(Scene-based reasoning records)
== == ==

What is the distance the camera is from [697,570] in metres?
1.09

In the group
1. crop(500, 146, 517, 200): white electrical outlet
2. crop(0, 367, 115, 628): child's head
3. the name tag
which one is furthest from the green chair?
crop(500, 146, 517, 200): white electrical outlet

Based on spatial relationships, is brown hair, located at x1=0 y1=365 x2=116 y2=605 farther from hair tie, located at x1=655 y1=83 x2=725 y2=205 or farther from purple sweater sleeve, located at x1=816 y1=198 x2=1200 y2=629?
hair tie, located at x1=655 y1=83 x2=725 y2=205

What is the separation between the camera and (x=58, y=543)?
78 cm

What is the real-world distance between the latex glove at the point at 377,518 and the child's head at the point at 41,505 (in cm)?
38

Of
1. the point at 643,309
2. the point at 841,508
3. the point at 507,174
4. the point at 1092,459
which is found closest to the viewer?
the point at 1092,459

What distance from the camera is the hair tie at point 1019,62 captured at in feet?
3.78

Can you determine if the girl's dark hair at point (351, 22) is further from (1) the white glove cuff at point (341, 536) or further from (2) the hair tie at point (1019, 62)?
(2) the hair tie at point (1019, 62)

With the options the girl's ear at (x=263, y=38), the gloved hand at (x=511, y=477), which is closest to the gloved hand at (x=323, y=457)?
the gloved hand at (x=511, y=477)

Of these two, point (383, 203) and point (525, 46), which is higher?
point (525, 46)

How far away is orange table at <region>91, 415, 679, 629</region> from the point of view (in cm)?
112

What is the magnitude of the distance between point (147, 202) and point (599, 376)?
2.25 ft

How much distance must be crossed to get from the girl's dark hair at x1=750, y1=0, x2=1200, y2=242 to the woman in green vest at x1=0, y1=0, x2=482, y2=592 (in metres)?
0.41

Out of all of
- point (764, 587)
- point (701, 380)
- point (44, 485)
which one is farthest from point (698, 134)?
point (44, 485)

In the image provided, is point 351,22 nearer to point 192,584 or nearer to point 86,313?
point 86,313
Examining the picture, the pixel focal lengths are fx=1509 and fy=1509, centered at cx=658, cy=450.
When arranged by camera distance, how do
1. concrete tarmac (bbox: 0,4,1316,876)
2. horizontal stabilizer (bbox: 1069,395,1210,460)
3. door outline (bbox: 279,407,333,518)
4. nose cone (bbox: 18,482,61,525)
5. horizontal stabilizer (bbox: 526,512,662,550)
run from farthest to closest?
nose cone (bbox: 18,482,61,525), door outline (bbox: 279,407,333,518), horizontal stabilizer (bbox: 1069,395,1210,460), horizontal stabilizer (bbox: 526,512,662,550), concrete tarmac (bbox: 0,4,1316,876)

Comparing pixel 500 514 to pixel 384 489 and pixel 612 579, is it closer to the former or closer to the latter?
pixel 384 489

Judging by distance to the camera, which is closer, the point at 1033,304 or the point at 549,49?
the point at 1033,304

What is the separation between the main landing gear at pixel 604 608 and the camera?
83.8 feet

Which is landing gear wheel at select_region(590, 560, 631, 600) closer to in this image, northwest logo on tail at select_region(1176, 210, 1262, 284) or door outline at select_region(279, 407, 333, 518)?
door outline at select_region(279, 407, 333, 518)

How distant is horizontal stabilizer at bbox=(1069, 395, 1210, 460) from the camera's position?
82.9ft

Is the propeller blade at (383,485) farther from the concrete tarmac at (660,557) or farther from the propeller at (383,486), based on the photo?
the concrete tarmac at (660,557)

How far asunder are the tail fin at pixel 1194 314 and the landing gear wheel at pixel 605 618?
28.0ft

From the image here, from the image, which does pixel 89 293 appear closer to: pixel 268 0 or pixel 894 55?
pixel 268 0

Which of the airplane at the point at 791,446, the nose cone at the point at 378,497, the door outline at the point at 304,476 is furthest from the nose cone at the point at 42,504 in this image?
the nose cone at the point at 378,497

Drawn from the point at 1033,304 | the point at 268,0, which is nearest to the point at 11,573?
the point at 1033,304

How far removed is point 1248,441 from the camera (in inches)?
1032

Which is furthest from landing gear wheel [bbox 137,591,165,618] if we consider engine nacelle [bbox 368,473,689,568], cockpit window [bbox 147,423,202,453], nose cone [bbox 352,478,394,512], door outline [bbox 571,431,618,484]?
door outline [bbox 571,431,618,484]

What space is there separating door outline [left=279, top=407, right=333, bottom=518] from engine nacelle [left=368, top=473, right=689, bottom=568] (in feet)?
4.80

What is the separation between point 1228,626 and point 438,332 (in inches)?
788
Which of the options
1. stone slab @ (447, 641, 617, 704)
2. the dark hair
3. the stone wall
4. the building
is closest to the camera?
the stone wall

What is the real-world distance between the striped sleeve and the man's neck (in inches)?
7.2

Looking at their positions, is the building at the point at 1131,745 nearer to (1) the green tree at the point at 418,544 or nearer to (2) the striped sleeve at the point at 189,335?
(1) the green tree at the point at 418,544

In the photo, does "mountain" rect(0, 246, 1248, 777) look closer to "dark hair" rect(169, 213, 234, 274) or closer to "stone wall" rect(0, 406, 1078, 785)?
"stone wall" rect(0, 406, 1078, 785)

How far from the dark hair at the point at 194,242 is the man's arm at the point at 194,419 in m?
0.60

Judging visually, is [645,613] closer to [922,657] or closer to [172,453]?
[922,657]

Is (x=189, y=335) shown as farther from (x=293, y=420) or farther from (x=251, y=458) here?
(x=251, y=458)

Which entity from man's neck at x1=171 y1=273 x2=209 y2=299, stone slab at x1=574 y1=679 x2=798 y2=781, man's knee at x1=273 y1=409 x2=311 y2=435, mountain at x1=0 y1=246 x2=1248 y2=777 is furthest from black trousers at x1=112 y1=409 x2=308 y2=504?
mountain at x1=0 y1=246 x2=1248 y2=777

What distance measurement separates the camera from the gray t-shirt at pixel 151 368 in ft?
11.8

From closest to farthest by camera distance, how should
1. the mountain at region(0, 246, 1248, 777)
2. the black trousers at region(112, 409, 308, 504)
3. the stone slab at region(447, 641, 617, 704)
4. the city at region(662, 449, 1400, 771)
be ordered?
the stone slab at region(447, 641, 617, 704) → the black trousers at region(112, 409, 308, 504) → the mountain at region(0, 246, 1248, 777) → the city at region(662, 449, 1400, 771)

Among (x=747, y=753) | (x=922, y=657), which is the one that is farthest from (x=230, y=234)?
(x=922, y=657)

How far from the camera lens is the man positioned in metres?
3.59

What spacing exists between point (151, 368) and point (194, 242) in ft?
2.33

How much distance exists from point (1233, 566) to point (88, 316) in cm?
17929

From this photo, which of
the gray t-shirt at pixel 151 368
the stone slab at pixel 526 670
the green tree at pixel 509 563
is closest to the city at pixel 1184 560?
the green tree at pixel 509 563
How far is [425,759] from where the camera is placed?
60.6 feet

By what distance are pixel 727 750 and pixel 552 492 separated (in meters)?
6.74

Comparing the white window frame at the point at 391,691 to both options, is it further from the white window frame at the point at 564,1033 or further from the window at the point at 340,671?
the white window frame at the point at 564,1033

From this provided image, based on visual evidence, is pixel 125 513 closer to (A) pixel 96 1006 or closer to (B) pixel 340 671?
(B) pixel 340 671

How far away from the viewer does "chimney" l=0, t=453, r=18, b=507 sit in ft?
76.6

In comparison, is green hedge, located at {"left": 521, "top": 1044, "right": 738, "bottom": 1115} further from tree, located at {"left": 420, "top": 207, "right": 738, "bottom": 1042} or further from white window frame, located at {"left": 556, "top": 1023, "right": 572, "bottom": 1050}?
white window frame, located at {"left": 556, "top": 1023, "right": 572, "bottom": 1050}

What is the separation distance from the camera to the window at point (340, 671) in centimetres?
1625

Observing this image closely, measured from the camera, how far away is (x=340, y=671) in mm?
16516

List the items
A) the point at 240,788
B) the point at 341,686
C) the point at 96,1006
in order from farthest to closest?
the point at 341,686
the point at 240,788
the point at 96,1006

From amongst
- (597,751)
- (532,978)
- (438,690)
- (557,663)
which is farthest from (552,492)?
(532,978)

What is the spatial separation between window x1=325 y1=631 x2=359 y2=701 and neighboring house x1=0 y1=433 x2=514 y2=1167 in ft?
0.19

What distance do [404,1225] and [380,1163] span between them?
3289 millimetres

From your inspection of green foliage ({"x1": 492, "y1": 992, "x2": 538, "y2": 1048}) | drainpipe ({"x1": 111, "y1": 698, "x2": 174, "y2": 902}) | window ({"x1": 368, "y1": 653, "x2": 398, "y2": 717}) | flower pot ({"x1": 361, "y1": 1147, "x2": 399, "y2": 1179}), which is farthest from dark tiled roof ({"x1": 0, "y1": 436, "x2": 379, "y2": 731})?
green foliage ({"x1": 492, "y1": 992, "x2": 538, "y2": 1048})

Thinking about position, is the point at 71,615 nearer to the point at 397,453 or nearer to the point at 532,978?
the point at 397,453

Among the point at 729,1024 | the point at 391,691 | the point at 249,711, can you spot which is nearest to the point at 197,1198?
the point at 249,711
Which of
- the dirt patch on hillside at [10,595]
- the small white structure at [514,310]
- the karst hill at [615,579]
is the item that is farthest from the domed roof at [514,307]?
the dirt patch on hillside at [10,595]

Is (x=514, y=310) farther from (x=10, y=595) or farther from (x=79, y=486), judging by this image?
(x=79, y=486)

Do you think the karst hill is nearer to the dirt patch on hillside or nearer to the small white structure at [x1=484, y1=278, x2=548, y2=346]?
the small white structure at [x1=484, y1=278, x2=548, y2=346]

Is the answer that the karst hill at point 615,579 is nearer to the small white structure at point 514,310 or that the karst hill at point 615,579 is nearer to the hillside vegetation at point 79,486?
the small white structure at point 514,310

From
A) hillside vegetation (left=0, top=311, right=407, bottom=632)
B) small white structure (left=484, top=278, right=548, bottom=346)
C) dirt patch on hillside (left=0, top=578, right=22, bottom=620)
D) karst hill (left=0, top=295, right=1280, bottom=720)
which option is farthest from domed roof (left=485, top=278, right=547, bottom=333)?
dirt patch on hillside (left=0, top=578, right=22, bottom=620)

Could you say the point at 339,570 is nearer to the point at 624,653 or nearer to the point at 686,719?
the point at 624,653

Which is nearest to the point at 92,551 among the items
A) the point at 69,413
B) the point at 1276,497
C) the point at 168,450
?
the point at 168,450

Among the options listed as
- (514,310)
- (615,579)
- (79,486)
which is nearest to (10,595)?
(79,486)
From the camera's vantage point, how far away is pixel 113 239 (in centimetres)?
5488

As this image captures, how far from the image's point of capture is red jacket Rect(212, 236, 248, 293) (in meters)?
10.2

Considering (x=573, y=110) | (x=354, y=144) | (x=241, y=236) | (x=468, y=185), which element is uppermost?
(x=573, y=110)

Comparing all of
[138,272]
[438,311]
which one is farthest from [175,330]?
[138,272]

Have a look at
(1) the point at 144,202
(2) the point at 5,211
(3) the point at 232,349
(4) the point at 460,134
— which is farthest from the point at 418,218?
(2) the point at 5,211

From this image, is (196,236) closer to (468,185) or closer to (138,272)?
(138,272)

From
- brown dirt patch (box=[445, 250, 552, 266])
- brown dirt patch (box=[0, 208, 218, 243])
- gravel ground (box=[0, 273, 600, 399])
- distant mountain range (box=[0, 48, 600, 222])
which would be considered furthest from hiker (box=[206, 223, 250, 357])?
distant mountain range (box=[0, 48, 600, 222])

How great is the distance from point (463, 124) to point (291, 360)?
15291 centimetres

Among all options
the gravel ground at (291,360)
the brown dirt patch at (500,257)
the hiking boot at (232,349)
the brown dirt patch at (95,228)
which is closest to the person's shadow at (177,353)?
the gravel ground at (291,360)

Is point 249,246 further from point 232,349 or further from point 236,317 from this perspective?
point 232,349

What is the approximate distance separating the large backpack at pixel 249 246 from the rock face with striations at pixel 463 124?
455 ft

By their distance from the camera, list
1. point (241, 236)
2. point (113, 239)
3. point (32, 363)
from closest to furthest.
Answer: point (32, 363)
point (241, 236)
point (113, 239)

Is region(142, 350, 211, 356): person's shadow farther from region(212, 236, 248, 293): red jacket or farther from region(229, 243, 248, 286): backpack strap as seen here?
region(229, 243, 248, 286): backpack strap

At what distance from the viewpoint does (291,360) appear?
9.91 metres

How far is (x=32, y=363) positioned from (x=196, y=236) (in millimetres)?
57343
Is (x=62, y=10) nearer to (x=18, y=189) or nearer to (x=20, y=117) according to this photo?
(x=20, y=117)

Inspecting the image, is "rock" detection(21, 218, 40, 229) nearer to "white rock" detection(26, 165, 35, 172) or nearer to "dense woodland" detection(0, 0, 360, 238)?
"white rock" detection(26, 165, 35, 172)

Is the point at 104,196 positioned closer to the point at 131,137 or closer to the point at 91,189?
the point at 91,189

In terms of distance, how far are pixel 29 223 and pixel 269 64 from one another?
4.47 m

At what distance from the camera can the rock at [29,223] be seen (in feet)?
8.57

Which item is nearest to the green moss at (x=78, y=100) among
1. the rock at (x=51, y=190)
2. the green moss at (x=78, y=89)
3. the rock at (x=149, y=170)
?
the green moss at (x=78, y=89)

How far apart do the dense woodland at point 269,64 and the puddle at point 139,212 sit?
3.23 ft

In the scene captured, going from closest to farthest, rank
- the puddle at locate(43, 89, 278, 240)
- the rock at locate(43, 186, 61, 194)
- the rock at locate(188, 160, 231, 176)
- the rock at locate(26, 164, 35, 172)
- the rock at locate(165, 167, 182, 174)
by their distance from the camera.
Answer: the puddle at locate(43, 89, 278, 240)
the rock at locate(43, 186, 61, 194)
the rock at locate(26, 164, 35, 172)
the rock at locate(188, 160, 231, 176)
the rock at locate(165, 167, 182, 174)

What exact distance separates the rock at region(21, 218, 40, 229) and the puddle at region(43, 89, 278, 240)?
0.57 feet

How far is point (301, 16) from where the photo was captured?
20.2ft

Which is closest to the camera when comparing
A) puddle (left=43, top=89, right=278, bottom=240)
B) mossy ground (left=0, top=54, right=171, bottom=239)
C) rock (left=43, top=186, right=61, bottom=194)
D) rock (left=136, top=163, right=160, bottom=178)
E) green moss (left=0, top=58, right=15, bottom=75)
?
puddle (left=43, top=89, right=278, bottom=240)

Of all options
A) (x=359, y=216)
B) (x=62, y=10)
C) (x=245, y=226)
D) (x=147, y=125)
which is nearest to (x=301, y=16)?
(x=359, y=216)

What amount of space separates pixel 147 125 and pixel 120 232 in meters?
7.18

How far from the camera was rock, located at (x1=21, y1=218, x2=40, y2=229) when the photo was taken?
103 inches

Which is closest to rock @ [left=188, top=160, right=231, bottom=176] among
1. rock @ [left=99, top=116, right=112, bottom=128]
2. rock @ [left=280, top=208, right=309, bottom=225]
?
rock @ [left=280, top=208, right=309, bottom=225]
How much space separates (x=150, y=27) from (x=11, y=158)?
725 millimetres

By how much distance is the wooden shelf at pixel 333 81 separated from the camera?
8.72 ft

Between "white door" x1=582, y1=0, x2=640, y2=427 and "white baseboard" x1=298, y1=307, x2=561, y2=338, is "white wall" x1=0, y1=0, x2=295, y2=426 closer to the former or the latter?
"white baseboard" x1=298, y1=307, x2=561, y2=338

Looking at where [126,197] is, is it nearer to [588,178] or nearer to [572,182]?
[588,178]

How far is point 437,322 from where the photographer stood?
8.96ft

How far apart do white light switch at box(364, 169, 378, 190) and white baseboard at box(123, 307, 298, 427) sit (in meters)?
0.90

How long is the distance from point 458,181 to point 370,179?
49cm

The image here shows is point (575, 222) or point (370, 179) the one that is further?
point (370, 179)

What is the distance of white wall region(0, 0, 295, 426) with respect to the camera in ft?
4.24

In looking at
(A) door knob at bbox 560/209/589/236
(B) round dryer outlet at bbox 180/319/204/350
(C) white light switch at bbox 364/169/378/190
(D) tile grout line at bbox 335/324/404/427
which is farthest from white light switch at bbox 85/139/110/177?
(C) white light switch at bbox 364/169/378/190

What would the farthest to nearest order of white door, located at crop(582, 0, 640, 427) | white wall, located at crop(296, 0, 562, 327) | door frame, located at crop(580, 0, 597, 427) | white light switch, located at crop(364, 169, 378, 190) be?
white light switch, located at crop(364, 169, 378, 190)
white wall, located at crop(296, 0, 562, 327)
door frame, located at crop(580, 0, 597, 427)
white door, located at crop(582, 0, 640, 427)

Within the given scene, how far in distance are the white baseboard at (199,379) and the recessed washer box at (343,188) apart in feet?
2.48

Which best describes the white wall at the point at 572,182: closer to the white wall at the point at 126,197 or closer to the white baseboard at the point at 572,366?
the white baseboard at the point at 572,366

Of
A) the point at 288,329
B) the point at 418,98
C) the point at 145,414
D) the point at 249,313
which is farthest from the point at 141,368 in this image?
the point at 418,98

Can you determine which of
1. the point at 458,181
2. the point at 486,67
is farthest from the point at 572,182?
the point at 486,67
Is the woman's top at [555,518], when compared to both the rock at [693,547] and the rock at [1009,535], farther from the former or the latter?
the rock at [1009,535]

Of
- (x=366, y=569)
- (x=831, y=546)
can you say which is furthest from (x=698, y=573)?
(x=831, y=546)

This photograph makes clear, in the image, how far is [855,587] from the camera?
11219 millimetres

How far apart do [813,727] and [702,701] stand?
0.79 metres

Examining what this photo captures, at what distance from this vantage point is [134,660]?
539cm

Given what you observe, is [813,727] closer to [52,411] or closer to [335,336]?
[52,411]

== == ==

Your answer should consist only of the lines from the one with "How long is" through the end of the data above, reproduced exactly.

How long is the distance from point 458,181 to point 370,179?
49cm

The image here shows is point (575, 222) or point (370, 179) the one that is further?
point (370, 179)

What is the distance of white wall region(0, 0, 295, 426) with respect to the camera in ft?
4.24

In looking at
(A) door knob at bbox 560/209/589/236
(B) round dryer outlet at bbox 180/319/204/350
(C) white light switch at bbox 364/169/378/190
(D) tile grout line at bbox 335/324/404/427
which is farthest from white light switch at bbox 85/139/110/177?
(C) white light switch at bbox 364/169/378/190

What would the farthest to nearest order of white door, located at crop(582, 0, 640, 427) | white wall, located at crop(296, 0, 562, 327) | door frame, located at crop(580, 0, 597, 427) | white light switch, located at crop(364, 169, 378, 190) be?
white light switch, located at crop(364, 169, 378, 190)
white wall, located at crop(296, 0, 562, 327)
door frame, located at crop(580, 0, 597, 427)
white door, located at crop(582, 0, 640, 427)

Within the given scene, how far in distance are the white baseboard at (199,379) and the recessed washer box at (343,188) apart in feet?
2.48

Which best describes the white wall at the point at 572,182: closer to the white wall at the point at 126,197 or closer to the white baseboard at the point at 572,366?
the white baseboard at the point at 572,366

Of
A) the point at 288,329
B) the point at 418,98
C) the point at 145,414
D) the point at 249,313
which is farthest from the point at 141,368 in this image?
the point at 418,98

Can you determine which of
1. the point at 458,181
2. the point at 486,67
is farthest from the point at 572,182?
the point at 486,67
Is the woman's top at [555,518], when compared to both the rock at [693,547] and the rock at [1009,535], farther from the former or the latter?
the rock at [1009,535]

Of
- (x=366, y=569)
- (x=831, y=546)
can you say which is furthest from (x=698, y=573)?
(x=831, y=546)

This photograph makes clear, in the image, how far is [855,587] from the camera?
11219 millimetres

How far apart do [813,727] and [702,701] stand?
0.79 metres

Examining what this photo captures, at what distance from this vantage point is [134,660]?
539cm

Given what you observe, is [813,727] closer to [52,411] or closer to [335,336]?
[52,411]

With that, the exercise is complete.